Verses 31-38 contain a conversation between Jesus and the disciples. It is very rich and would reward us greatly to study it, but I’m going to skip over it today and focus on the story of the woman.

Verses 39-42 – The Savior of the World

The townspeople come out to see this remarkable man the woman had told them about and the text tells us “Many of the Samaritans from that town believed in him because of the woman’s testimony.” They became believers. They placed their faith in him. Not only did they believe things about him—they believed “in him” –Greek “into him.”

And, get this, Jesus stayed (mēno) with them for two days. A Jew, a rabbi, stayed in a Samaritan village for two whole days! We can presume he stayed in their homes and ate at their tables. We see here a foreshadowing of what was to occur later in the Book of Acts when the church slowly, reluctantly, realized that the gospel was for all people, not just the Jews.
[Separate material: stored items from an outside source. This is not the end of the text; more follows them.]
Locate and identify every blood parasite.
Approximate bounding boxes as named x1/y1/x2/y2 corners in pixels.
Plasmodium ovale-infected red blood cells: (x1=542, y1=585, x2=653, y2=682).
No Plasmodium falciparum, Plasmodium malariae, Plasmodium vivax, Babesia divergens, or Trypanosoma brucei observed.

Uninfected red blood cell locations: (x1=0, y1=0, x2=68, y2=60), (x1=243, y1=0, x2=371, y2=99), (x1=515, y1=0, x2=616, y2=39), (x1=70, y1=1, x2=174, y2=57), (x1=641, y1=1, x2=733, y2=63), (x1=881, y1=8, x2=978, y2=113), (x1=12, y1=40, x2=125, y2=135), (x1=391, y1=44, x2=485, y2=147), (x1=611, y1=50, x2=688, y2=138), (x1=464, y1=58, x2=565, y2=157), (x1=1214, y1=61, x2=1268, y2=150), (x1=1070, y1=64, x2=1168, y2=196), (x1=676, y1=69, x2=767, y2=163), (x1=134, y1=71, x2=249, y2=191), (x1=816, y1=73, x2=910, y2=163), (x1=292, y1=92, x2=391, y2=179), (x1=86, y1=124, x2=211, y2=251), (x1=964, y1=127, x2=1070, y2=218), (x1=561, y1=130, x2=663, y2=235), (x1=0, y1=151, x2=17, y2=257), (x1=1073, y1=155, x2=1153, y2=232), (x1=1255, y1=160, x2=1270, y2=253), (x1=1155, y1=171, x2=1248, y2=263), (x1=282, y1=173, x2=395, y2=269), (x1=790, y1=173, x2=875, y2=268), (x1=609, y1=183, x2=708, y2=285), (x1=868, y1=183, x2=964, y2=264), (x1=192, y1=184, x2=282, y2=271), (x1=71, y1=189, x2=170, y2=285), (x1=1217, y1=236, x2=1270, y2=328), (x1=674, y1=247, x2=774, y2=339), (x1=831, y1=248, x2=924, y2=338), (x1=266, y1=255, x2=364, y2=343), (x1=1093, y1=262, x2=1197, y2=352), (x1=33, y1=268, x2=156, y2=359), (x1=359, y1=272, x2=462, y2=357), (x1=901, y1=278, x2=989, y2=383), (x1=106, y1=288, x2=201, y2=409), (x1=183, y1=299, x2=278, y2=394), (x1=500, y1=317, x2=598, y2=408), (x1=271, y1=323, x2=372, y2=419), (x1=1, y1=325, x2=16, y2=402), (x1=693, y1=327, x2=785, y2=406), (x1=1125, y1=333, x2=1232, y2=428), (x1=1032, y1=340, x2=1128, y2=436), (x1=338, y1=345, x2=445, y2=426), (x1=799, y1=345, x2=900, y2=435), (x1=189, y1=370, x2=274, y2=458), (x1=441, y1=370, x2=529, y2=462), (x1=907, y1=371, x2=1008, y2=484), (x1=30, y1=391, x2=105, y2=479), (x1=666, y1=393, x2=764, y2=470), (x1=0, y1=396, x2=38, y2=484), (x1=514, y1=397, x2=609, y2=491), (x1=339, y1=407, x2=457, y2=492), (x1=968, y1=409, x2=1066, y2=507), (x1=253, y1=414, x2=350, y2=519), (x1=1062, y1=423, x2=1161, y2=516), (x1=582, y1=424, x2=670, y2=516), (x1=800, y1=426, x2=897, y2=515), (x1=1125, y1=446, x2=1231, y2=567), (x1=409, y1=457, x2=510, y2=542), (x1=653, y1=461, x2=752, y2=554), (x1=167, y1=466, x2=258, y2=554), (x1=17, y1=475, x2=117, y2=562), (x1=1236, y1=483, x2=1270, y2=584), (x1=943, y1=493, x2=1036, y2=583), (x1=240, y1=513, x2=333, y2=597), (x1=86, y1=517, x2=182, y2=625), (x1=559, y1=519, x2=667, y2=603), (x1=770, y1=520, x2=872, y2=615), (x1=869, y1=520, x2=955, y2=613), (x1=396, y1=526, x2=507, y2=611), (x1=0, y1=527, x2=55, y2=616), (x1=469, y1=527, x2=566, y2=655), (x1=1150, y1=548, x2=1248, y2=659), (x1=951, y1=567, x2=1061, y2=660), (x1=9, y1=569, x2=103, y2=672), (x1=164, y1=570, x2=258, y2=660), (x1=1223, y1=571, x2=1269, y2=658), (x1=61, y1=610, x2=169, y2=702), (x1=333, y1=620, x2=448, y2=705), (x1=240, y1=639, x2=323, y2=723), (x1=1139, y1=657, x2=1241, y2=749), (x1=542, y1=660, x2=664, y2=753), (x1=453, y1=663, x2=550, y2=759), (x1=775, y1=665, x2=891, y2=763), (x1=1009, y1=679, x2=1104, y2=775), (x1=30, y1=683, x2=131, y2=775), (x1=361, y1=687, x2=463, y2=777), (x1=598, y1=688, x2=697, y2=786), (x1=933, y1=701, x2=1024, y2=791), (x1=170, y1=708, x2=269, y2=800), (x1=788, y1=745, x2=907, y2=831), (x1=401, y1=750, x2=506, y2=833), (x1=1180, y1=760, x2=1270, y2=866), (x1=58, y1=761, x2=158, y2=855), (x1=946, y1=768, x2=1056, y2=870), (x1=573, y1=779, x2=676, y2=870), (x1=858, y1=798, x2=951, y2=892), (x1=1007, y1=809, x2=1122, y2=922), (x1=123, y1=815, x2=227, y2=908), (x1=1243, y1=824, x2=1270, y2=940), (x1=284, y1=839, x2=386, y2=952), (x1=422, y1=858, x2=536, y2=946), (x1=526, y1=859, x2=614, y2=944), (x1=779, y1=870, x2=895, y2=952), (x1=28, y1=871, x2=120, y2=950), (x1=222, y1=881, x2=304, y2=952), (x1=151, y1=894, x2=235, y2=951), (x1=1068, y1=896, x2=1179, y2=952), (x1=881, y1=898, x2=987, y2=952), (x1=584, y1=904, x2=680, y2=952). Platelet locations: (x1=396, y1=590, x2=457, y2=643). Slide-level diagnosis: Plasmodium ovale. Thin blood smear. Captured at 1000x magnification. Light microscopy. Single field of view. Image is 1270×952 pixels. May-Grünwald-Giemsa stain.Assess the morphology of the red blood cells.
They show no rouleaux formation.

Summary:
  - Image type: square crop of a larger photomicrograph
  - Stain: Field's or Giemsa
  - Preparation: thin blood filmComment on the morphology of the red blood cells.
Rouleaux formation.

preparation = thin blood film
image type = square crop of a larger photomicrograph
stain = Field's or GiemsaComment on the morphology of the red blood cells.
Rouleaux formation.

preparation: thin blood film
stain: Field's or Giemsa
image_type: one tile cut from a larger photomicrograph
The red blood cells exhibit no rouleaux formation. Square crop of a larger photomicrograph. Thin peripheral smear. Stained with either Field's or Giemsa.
The people say, “We no longer believe just because of what you said; now we have heard for ourselves, and we know this man really is the Savior of the world” (vs. 42). Our witness can only take people so far. They can come to Jesus because of our testimony, but, in the end, they must receive him for themselves. The old saying, “There are no grandchildren in the family of God” is true. Each person must come on his own.

They call Jesus “Savior of the world.” This whole passage is a living illustration of John 3:16, “For God so loved THE WORLD, that he gave his one and only Son, that WHOEVER believes in him shall not perish but have eternal life.”  God so loved THE WORLD – not the white race, not the rich or the poor, not conservatives or liberals—THE WORLD. That WHOEVER believes shall not perish but have eternal life. This is both open-ended and exclusive. The offer is made to all, but gift is limited to whoever believes. This is the most offensive part of the Gospel to today’s ears. “How can you be so narrow-minded as to say that only those who believe in Christ will go to heaven?” But it is part of the Gospel too.

Are there divine appointments for you? Are there people and circumstance where God wants you to tell what you have experienced in Christ. It doesn’t matter you are. It doesn’t matter who they are. Everyone who has met Jesus can be his witness and everyone who believes because of our witness can have eternal life.